*Exercise prompt*.
Exact copies of all the lines below are needed, without the pictures.

*Recorded data*.
------------------------------------------------------------------------

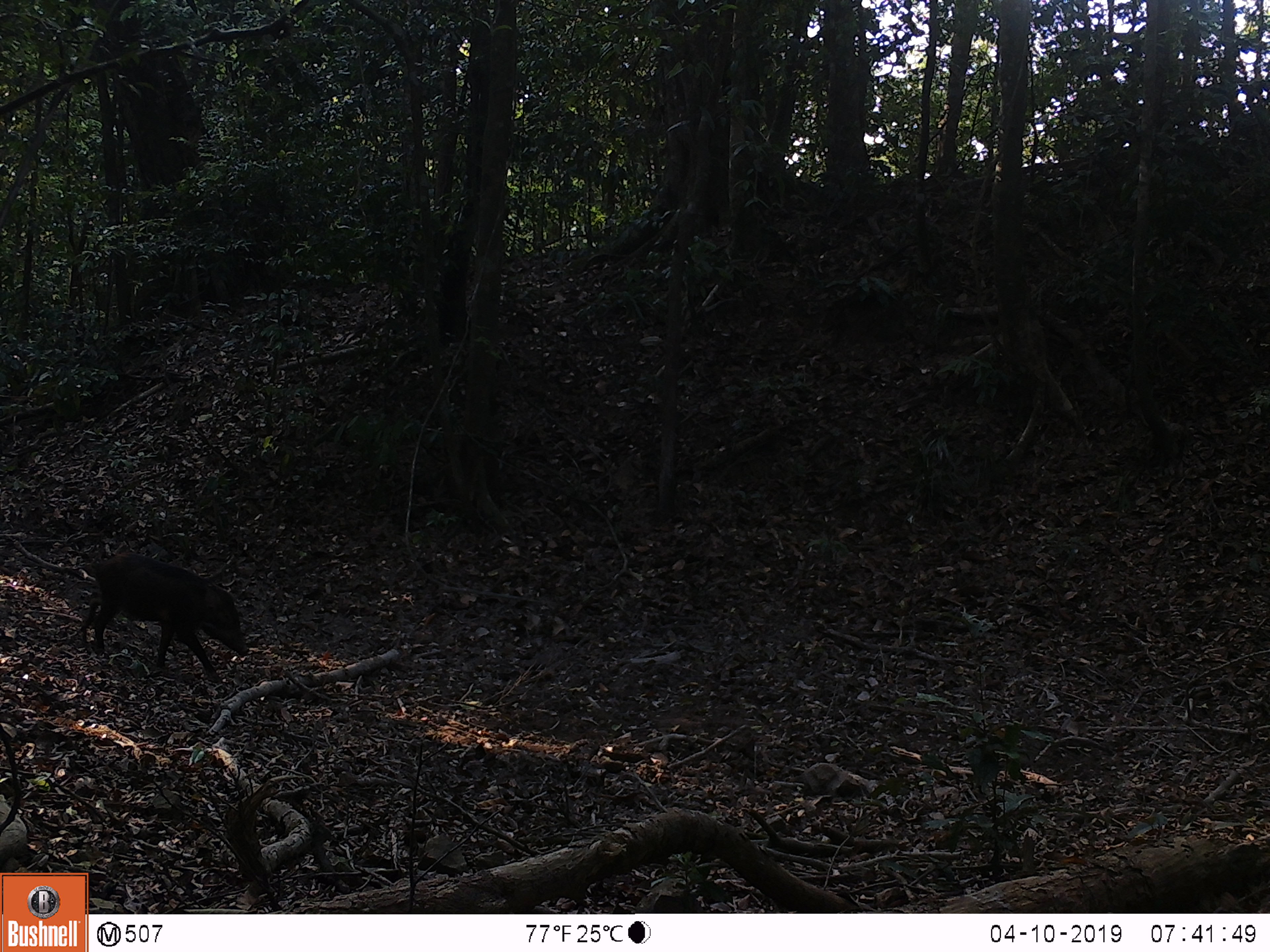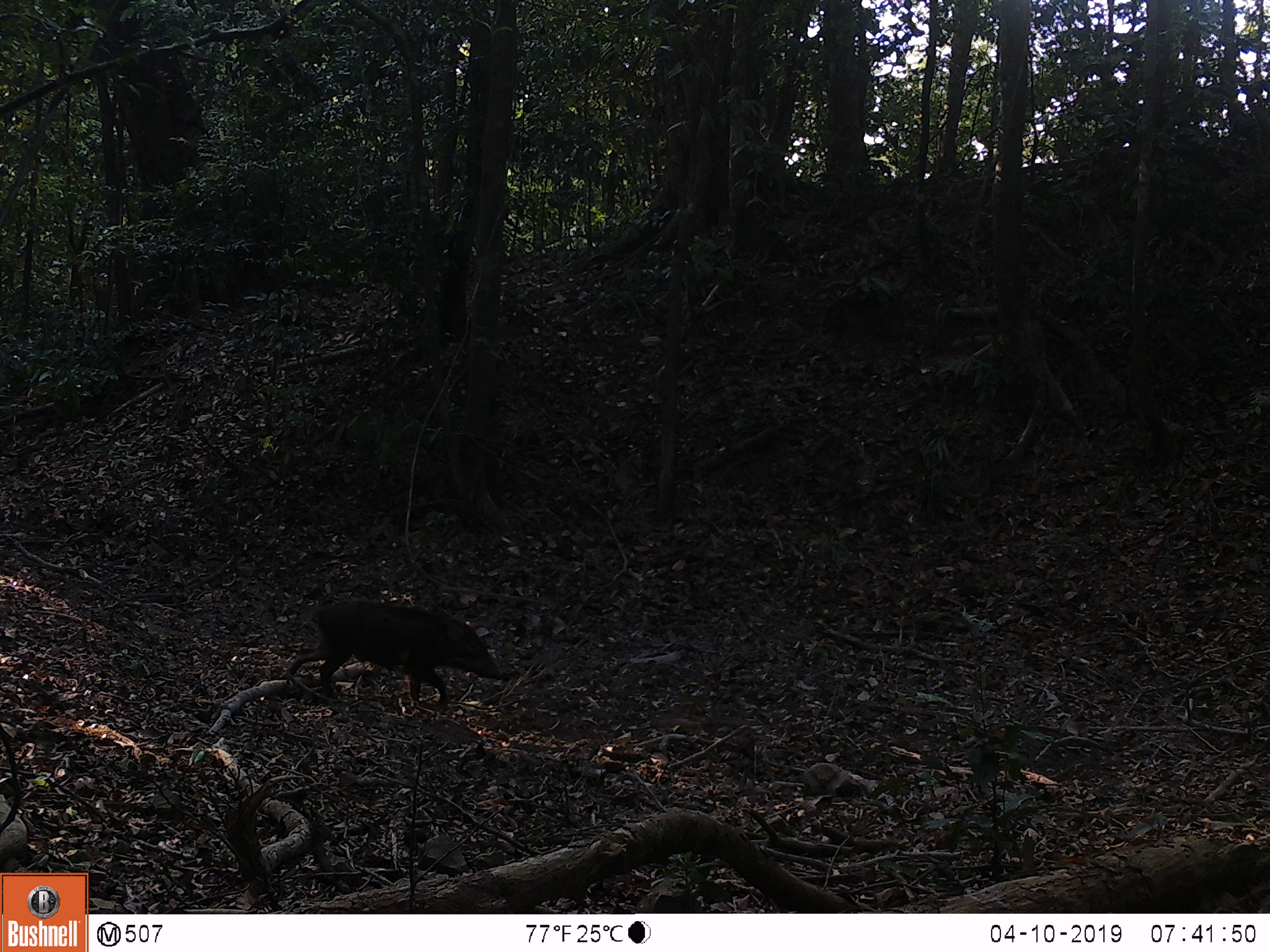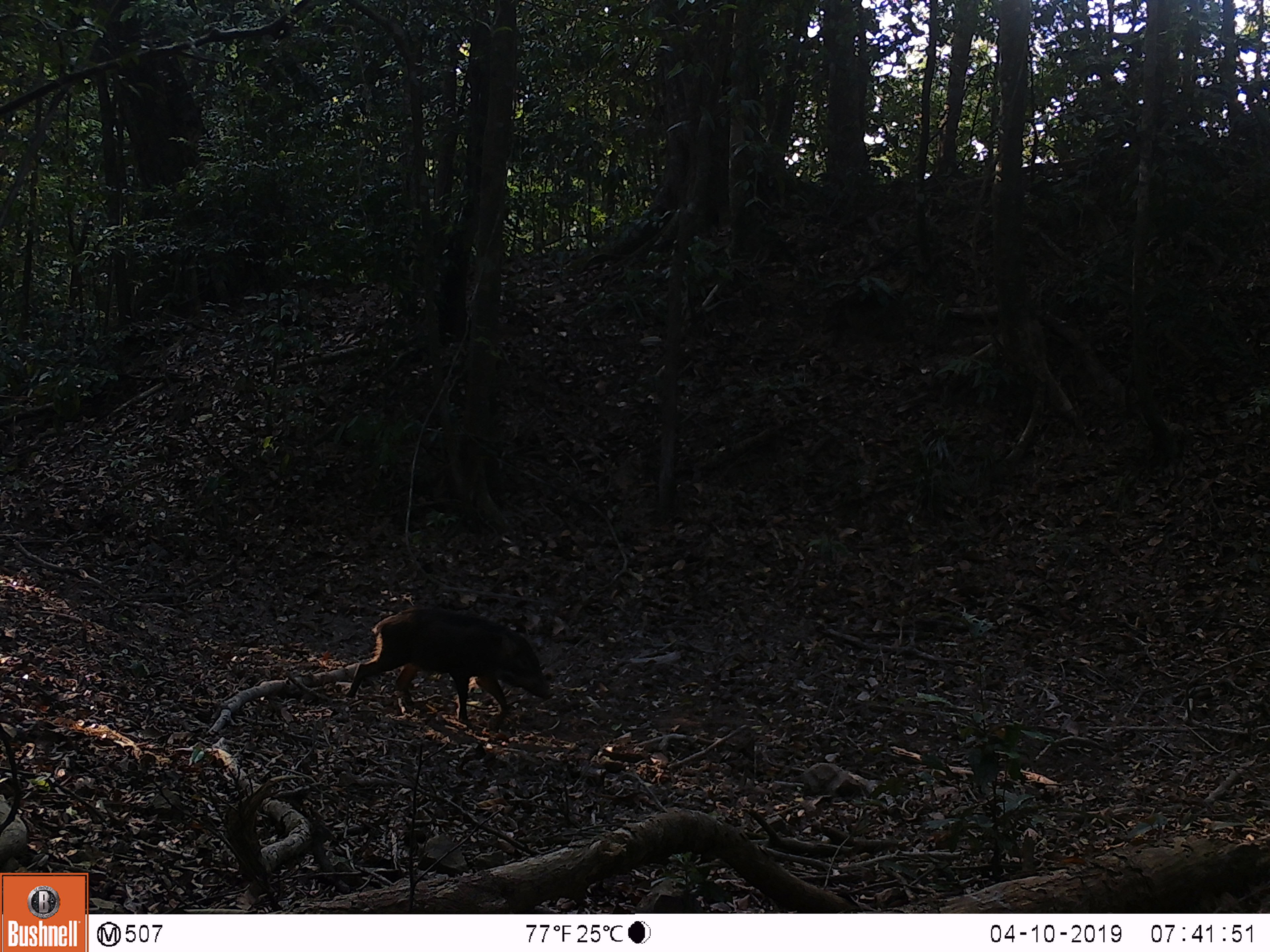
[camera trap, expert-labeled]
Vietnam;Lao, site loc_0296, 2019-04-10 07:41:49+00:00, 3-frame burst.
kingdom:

------------------------------------------------------------------------

*Task output*.
[camera trap, expert-labeled]
Vietnam;Lao, site loc_0296, 2019-04-10 07:41:49+00:00, 3-frame burst.
kingdom:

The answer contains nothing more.